SET TASK
Print verbatim every line from the one containing "How far from the camera" through the last line of the rows, including both.

___

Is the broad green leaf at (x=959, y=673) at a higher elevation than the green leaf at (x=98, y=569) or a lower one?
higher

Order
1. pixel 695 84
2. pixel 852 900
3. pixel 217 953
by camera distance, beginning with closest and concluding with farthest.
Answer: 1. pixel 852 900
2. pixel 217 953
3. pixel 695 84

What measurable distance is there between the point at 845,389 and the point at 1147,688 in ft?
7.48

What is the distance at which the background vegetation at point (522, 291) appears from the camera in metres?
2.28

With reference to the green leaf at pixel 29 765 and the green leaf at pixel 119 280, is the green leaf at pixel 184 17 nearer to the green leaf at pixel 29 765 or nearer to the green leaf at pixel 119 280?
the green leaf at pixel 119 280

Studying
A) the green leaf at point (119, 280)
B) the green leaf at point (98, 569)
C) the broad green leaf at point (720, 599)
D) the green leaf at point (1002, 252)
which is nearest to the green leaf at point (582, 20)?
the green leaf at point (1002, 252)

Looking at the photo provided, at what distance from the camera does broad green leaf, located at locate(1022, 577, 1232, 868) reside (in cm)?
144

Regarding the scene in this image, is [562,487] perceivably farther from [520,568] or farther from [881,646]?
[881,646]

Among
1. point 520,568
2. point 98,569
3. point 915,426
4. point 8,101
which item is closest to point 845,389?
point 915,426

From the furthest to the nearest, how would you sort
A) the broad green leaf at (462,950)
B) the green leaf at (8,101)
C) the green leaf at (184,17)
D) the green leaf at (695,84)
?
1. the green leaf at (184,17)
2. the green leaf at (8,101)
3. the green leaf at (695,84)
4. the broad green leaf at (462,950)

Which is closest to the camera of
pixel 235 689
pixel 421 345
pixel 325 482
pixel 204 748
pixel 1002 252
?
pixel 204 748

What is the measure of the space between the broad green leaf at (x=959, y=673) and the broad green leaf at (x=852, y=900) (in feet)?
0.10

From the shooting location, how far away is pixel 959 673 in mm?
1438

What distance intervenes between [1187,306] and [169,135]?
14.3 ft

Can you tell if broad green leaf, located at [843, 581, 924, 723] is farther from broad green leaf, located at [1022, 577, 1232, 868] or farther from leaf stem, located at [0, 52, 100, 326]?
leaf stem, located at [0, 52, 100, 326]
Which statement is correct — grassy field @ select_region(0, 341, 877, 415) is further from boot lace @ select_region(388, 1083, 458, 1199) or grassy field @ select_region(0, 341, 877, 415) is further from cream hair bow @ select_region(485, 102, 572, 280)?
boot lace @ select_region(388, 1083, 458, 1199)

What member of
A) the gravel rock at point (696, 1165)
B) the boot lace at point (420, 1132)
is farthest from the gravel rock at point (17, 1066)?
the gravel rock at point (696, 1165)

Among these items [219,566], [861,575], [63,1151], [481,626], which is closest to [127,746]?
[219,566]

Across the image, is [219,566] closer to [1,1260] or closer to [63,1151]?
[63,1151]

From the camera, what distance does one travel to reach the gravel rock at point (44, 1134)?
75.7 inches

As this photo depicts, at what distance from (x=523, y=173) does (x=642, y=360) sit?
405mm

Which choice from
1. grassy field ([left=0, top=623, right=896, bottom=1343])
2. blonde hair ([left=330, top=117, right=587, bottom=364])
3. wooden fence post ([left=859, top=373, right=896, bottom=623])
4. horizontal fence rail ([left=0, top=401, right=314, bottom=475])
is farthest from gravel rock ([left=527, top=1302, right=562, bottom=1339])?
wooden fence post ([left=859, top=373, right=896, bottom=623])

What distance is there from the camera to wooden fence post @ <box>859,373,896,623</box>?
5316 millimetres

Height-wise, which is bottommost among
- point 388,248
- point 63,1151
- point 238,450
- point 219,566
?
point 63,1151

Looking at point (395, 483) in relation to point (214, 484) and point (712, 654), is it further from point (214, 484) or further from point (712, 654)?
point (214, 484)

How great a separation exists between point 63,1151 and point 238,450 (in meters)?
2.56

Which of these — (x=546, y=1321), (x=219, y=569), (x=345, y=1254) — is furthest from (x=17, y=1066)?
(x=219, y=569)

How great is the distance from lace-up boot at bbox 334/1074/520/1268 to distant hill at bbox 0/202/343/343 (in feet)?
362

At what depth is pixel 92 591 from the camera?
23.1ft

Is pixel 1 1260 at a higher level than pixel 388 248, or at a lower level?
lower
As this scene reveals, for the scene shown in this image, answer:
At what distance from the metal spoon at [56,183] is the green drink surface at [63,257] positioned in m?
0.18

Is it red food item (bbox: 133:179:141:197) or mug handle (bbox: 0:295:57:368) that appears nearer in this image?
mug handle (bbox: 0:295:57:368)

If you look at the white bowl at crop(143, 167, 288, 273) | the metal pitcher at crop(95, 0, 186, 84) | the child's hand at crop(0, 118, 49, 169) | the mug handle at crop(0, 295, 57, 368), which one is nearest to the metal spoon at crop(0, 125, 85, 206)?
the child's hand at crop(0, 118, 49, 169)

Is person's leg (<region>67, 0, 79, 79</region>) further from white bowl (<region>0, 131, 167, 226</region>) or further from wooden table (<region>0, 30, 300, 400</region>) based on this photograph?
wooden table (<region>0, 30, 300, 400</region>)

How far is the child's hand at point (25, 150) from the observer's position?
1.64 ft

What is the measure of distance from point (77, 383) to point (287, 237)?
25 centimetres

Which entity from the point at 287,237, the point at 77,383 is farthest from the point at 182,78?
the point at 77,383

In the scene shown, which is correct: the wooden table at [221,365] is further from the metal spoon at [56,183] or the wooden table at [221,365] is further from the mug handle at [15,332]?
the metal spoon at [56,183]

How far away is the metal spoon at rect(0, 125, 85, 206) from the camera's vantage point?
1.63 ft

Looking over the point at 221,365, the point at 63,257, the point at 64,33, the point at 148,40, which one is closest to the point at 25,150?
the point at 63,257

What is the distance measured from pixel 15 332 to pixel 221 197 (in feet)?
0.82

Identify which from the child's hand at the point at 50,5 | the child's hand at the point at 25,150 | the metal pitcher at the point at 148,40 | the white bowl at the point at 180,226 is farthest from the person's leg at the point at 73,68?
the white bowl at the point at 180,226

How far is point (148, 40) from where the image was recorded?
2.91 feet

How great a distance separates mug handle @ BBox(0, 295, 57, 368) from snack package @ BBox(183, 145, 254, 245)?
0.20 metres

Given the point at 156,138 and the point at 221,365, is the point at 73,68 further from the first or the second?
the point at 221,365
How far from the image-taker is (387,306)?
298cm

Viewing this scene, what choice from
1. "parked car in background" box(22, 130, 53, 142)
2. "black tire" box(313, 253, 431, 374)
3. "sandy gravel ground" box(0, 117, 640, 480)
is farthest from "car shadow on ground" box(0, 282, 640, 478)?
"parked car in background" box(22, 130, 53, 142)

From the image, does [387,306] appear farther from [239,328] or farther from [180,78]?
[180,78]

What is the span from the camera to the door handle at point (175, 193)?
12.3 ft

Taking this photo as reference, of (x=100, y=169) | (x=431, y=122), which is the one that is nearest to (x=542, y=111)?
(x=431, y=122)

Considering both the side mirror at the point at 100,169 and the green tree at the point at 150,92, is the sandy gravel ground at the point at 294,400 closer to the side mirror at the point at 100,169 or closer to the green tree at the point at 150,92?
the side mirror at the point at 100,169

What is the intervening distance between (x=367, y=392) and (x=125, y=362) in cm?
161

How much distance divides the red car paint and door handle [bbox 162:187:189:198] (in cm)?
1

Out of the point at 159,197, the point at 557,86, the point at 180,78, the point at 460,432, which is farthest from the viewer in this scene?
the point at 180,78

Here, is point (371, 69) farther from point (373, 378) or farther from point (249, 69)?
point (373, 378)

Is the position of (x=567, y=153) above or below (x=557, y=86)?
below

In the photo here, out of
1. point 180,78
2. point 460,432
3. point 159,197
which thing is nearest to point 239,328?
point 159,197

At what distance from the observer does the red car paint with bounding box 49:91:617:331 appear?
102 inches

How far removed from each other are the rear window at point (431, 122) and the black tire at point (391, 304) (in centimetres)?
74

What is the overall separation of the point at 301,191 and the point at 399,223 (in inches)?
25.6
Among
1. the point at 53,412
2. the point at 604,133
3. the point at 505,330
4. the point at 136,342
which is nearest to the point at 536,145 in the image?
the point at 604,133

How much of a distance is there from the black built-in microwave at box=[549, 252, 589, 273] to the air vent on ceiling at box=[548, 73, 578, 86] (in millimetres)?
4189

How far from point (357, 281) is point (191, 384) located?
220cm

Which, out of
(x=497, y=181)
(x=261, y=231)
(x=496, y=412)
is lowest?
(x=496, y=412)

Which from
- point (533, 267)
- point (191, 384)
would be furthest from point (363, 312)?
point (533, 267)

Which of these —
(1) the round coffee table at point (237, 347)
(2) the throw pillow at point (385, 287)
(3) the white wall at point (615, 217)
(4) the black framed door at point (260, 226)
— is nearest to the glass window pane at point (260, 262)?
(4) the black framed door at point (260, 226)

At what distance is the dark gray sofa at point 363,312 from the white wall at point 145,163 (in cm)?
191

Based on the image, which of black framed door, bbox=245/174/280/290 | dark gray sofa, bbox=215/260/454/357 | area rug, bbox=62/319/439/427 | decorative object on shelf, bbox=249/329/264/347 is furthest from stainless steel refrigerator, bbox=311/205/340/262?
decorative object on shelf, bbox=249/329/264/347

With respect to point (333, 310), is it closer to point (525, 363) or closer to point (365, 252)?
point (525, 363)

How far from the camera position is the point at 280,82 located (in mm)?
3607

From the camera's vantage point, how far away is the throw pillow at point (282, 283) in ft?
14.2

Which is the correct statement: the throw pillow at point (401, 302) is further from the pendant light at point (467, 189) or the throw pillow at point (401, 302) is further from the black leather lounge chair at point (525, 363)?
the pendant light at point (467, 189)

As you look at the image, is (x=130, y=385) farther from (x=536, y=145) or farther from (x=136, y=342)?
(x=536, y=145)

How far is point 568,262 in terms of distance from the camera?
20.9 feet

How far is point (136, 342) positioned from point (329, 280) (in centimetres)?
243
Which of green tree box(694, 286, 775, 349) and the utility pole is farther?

___

WORKED ANSWER
How far from the camera position is the point at 280,82 located (in mm)?
3607

From the camera's vantage point, how far away is the throw pillow at point (282, 283) in ft?
14.2

Which is the correct statement: the throw pillow at point (401, 302) is further from the pendant light at point (467, 189) or the throw pillow at point (401, 302) is further from the black leather lounge chair at point (525, 363)?
the pendant light at point (467, 189)

As you look at the image, is (x=130, y=385) farther from (x=536, y=145) or farther from (x=136, y=342)?
(x=536, y=145)

How far is point 568,262 in terms of distance from the camera?
20.9 feet

How far is point (136, 342) positioned from point (329, 280) (in centimetres)?
243
Which of green tree box(694, 286, 775, 349) and the utility pole is farther?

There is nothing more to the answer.